Ethnographic fieldwork is an artful balancing act between distancing and immersing, revealing and concealing. Ethnographers, and other qualitative researchers are required to get close to the social group they study to gain perspective of the group, as well to be trusted with behaviors often withheld from outsiders. They are also expected to maintain critical distance so that they are objective observers, rather than unfiltered advocates for the group.

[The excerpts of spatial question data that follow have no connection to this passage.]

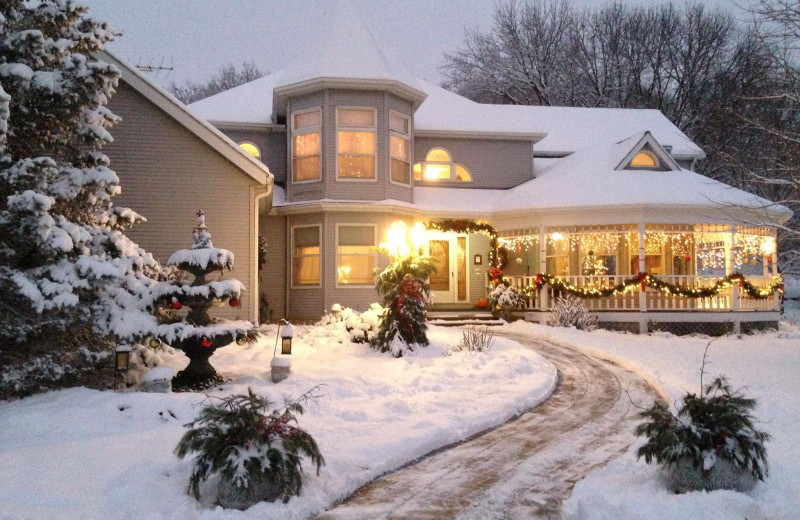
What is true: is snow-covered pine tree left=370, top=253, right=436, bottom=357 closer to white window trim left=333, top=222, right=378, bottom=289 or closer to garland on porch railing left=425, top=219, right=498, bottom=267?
white window trim left=333, top=222, right=378, bottom=289

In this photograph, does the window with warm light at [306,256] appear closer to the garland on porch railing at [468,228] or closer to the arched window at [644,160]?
the garland on porch railing at [468,228]

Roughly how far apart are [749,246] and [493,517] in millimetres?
16250

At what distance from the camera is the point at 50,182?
9219mm

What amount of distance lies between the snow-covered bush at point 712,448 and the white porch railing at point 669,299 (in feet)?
41.0

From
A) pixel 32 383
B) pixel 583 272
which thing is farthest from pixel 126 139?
pixel 583 272

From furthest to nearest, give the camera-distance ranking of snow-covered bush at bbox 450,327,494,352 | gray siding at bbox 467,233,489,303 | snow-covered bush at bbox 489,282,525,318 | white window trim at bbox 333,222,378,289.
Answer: gray siding at bbox 467,233,489,303, snow-covered bush at bbox 489,282,525,318, white window trim at bbox 333,222,378,289, snow-covered bush at bbox 450,327,494,352

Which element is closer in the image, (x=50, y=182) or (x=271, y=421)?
(x=271, y=421)

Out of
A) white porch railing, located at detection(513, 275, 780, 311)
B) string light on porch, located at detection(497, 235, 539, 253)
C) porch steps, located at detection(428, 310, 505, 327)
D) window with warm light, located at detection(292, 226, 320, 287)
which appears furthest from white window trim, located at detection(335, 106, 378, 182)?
white porch railing, located at detection(513, 275, 780, 311)

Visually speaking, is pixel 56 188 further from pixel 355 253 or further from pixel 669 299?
pixel 669 299

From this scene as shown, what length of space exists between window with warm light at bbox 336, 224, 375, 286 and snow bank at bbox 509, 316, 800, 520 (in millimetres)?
4288

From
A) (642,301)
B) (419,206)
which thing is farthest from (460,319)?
(642,301)

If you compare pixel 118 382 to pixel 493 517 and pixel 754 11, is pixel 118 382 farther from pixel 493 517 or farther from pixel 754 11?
pixel 754 11

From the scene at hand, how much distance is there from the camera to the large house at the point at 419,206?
17266mm

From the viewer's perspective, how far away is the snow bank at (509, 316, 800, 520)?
15.8ft
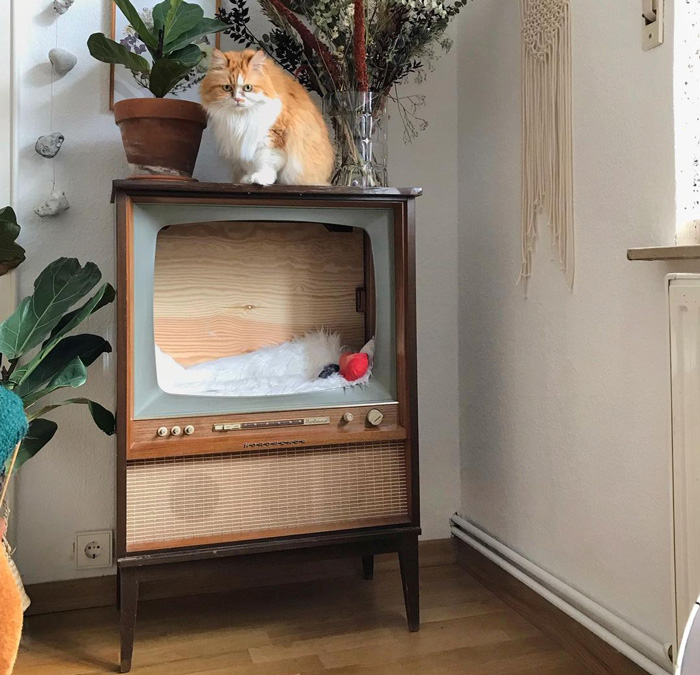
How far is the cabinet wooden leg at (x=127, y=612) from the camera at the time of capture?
1440 mm

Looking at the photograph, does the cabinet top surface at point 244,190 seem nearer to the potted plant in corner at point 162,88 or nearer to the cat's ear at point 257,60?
the potted plant in corner at point 162,88

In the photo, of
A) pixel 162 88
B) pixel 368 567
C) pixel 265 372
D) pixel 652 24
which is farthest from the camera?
pixel 368 567

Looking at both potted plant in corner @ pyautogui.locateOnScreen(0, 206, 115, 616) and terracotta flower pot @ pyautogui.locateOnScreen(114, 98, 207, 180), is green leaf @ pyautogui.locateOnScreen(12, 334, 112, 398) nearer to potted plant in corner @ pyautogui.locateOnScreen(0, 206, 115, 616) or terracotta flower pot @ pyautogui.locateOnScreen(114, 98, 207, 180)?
potted plant in corner @ pyautogui.locateOnScreen(0, 206, 115, 616)

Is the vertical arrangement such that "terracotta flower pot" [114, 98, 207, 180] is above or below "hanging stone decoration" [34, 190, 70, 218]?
above

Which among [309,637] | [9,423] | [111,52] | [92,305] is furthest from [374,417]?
[111,52]

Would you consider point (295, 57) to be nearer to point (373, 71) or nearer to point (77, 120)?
point (373, 71)

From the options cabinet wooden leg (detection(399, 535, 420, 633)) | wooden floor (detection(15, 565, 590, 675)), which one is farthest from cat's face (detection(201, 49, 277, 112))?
wooden floor (detection(15, 565, 590, 675))

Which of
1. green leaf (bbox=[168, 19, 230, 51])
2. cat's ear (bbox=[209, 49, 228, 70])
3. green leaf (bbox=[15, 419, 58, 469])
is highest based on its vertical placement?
green leaf (bbox=[168, 19, 230, 51])

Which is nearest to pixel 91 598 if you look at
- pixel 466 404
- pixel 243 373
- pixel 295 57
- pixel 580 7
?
pixel 243 373

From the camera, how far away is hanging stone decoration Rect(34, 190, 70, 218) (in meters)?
1.69

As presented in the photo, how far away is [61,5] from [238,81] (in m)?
0.60

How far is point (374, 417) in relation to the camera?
156 cm

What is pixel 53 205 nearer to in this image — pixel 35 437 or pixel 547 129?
pixel 35 437

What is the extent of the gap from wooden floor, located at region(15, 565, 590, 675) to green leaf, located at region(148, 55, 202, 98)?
1.23 meters
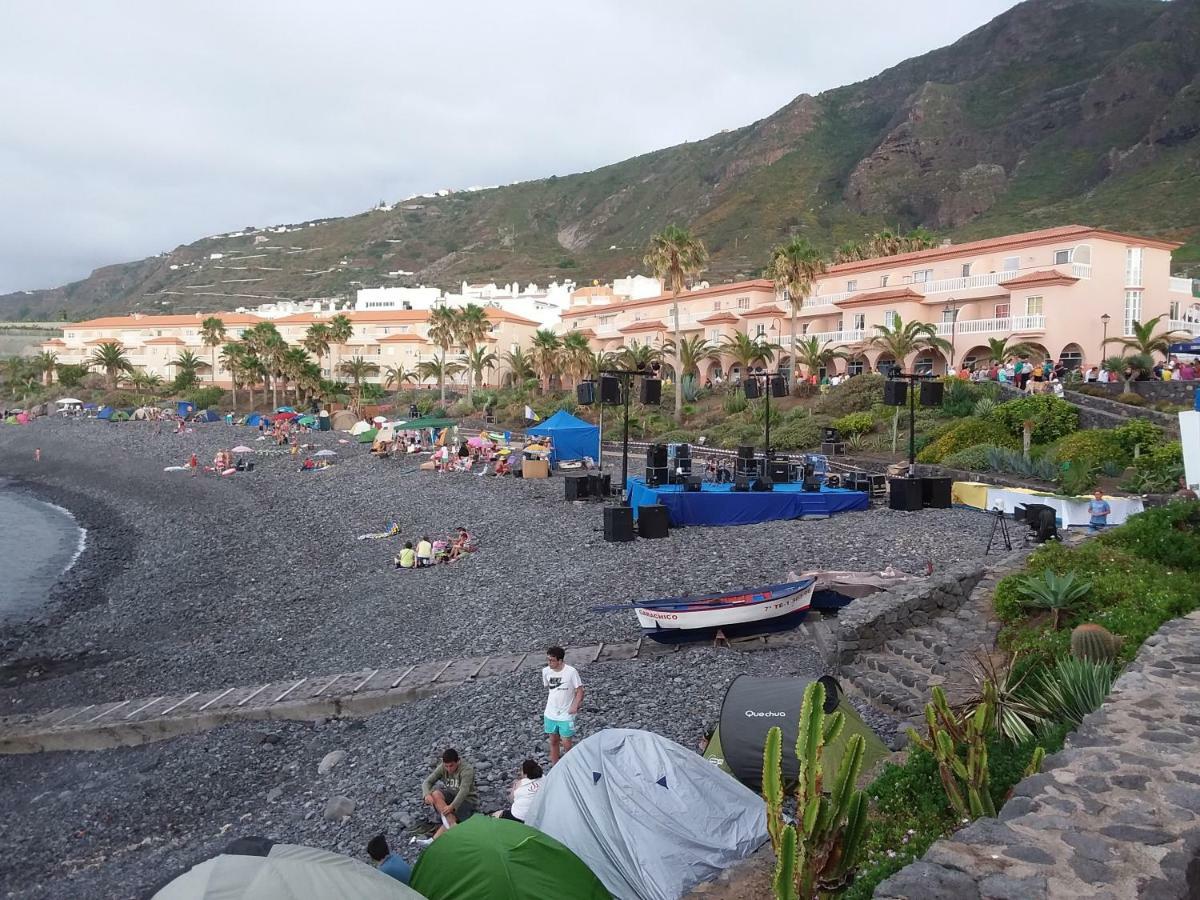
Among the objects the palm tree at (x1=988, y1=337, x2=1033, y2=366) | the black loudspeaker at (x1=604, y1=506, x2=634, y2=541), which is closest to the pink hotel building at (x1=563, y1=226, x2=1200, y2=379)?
the palm tree at (x1=988, y1=337, x2=1033, y2=366)

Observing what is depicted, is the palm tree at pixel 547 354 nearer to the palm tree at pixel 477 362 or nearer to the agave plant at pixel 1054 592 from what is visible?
the palm tree at pixel 477 362

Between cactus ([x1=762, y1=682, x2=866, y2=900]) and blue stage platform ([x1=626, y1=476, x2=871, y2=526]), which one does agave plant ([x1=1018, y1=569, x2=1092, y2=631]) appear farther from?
blue stage platform ([x1=626, y1=476, x2=871, y2=526])

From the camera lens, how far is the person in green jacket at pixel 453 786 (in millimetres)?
7465

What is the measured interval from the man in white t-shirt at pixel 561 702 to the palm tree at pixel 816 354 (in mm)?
35463

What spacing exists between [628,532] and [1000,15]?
160 metres

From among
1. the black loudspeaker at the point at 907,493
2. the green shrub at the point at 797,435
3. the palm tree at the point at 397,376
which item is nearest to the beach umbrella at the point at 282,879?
the black loudspeaker at the point at 907,493

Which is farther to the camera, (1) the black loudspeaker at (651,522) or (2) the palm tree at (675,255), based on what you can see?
(2) the palm tree at (675,255)

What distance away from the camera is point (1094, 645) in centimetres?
736

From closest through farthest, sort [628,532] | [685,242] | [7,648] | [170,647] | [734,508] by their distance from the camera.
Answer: [170,647] < [7,648] < [628,532] < [734,508] < [685,242]

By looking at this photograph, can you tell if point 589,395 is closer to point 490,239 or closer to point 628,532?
point 628,532

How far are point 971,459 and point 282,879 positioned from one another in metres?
23.4

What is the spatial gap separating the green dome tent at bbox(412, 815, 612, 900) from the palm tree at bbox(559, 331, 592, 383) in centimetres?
4531

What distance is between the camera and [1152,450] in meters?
21.8

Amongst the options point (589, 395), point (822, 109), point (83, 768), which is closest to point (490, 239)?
point (822, 109)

Katherine Browne, author of Standing in the Need, would be the first to admit that finding this balance isn’t easy, and perhaps even impossible, especially when studying a group for a long period of time. She made some unconventional choices when it comes to her methods, which aren’t necessarily in line with standard practices in her field and will undoubtedly upset some purists. Her book, an ethnography of a large African American bayou family in the aftermath of Hurricane Katrina, is a shining example of anthropology at its most revealing.

Browne, a professor of anthropology at Colorado State University, studied a large family from Louisiana, that had lost nearly everything during Katrina. For eight years, from 2005 to 2013, she tracked members of the JohnsonFernandez family and chronicled their lives during different stages of their recovery. Browne’s distinct approach included revealing her subjects’ identities. She even drafted detailed kinship charts and included portraits of family members, photographs of their homes (or what was left of them), their neighborhood, and their family gatherings. Over the course of her field research, Browne grew incredibly close to her subjects, especially members of the Peachy Gang. The Gang consisted of roughly 150 descendants of Alma “Peachy” Johnson (1909-1984) and McKinley James (1896-1964) who were evacuated from St. Bernhard Parish, just southeast of New Orleans, to Dallas, two days before Katrina made landfall.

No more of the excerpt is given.